恐れてたんだ!こうなんじゃないかと!!いやいや、予想をはるかに超える最悪の事態になった。
子どもミュージカル公演前日、熱38度です。なんか、熱っぽくて。声がでません。ふらふらです。ぞくぞくと早退を申し出る部員が続出。えっ、おまえも?うそっ、おまえもか?家からも、インフルエンザでした、との電話連絡。そんな、勘弁してくれよ!どうなるんだ、明日?
そして、ついに、致命的な連絡。

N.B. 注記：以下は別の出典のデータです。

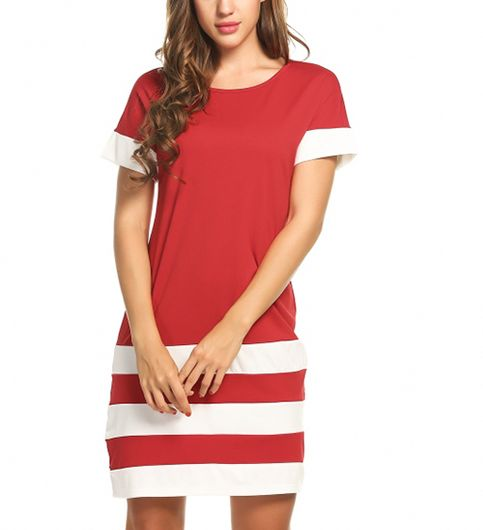 Red Three Stripes Dress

二日前にダウンした主役の部員、熱下がらず、声は出ず、頭はふらふら。結局、公演前日5時の時点で、欠場者5名が確定。もう、最終決断しかない。子どもミュージカルはできない。キャンセルか?そうはいかない。だって、依頼は障害者施設の年に一度の学園祭なんだもの。東京からも入所者のご家族などたくさんの人たちが楽しみに来てくれることになっている。きっちり組み込まれたスケジュールに穴空けるわけにいかんでしょ。
で、最後の手段!子どもミュージカルの代わりに演歌ショー『夢芝居』でどうでしょうか?おそるおそるのお伺い。結構ですとのご返事にほっと一安堵。でも、時間がねえ、短いんだ、どうする30分の不足分を。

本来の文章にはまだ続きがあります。